According to a common ship radiation noise line spectrum extraction method, a Lofar image is obtained through signal preprocessing and short-time Fourier transform, and then a line spectrum is extracted manually or by designing a threshold value. However, the marine environment is too complex, and interference of many other noises, such as noise of other ship targets, marine environment noise, marine animal cry, etc., can cause that line spectra in the Lofar image are dark and bright, break points occur, and even cross overlapping occurs. Due to the factors, a method for extracting a line spectrum manually or by designing a threshold value is weak in generalization, a pseudo line spectrum may exist, the subsequent underwater acoustic target detection or identification task is not facilitated, and the accuracy of the underwater acoustic target detection or identification is seriously influenced.
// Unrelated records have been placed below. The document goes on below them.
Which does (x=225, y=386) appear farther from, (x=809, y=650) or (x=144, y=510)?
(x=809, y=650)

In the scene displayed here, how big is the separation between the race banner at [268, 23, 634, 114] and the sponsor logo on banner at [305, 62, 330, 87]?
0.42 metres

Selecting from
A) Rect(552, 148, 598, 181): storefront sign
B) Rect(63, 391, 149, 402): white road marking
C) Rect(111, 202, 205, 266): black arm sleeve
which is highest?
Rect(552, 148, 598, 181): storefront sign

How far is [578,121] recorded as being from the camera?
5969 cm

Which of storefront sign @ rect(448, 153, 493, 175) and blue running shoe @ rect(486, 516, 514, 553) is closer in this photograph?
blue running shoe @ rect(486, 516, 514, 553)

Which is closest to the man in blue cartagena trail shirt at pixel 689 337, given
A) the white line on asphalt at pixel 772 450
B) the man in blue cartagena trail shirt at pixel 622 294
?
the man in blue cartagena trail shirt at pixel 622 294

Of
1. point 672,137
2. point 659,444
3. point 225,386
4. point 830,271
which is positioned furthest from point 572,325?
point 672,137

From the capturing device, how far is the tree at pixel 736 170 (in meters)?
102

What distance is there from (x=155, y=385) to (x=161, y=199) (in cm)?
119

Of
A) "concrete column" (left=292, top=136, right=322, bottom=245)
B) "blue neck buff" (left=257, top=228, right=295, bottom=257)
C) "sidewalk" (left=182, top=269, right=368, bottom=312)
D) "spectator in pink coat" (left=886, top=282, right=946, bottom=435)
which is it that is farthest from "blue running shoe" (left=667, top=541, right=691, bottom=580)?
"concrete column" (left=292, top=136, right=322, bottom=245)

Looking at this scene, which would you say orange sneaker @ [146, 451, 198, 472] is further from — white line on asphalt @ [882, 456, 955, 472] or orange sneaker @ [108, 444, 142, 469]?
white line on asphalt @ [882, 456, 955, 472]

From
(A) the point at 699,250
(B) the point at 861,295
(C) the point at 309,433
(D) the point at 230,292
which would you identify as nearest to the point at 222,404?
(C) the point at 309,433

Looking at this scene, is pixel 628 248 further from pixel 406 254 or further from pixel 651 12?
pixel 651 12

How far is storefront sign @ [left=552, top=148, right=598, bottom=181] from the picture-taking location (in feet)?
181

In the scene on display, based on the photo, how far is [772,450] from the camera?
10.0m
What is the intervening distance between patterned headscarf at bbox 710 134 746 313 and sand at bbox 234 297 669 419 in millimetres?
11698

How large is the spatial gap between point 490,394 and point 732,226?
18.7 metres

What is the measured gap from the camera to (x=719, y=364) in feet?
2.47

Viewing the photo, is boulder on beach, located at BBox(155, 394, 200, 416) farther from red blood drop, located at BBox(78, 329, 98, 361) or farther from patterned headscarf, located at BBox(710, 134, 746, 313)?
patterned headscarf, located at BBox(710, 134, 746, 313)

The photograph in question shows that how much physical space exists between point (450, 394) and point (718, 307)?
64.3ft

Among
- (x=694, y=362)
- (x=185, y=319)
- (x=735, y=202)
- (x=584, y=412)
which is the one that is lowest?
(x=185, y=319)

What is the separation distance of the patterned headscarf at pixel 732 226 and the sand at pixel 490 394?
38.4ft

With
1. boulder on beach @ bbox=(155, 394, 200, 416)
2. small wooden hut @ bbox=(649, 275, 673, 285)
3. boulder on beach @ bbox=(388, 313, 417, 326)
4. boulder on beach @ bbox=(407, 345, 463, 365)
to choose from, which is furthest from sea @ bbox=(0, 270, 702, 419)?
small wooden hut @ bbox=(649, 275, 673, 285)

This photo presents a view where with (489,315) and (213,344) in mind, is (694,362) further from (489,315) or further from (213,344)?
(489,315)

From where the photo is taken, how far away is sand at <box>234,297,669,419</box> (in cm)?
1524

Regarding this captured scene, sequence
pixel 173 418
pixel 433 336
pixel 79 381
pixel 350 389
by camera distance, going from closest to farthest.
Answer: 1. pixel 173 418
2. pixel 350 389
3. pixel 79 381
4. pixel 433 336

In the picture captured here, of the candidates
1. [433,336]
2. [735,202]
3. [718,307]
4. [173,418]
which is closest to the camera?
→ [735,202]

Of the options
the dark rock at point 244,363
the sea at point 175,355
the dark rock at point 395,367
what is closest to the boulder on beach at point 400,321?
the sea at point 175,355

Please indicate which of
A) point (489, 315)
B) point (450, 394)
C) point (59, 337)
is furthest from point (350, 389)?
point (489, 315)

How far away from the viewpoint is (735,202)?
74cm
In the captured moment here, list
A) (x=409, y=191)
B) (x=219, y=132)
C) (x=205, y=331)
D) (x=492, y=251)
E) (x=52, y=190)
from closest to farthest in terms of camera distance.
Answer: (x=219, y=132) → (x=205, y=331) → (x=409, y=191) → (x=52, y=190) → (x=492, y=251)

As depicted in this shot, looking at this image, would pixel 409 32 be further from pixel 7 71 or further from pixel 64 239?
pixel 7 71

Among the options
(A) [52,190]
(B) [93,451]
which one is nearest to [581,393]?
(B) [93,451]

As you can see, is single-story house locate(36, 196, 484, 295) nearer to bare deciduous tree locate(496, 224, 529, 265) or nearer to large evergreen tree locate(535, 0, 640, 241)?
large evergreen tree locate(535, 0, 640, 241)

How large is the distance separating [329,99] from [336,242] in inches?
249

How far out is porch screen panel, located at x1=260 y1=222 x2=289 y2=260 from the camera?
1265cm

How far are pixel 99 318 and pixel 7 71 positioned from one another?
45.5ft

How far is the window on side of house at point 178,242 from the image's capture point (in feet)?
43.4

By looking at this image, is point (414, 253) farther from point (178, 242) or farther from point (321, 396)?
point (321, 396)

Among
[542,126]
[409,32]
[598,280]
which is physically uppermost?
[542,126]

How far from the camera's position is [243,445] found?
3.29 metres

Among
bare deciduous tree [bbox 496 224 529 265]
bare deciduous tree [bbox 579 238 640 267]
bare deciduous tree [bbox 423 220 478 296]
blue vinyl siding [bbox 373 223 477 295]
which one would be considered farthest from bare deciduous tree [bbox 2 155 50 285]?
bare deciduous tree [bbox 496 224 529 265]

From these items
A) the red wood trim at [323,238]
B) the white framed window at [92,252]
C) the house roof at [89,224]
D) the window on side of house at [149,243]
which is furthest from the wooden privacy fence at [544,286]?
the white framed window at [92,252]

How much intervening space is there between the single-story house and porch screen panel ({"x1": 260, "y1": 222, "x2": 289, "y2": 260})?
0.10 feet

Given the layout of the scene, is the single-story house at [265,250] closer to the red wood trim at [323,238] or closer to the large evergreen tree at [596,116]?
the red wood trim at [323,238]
The energy statistics of different frequency positions of the Lofar graph, such as energy maximum value, energy minimum value, energy average value, energy median, energy range, energy variance and the like, can help researchers to screen out valuable information and remove pseudo-line spectrum components mixed in a real line spectrum. In a ship radiation noise Lofar graph, a line spectrum shows that the frequency position has a higher energy value in the whole time period, the total energy is larger after accumulation in time, and the line spectrum has a larger total energy after accumulation in time due to the fact that a certain or a plurality of time points have a special value with particularly large energy at the frequency position. The line spectrum and the pseudo-line spectrum have higher energy after time accumulation, and the line spectrum and the pseudo-line spectrum cannot be distinguished by manually designing a threshold or manually extracting the line spectrum. But since the pseudo-line spectrum is "outlier", the energy distribution of the line spectrum is more stable over the entire time period than the pseudo-line spectrum.
Disclosure of Invention
Based on the reasons, a large number of experimental analyses are combined, and aiming at the problem that a pseudo line spectrum exists in a manually designed threshold or manually extracted line spectrum, the invention provides a ship radiation noise line spectrum accurate extraction method based on statistic analysis.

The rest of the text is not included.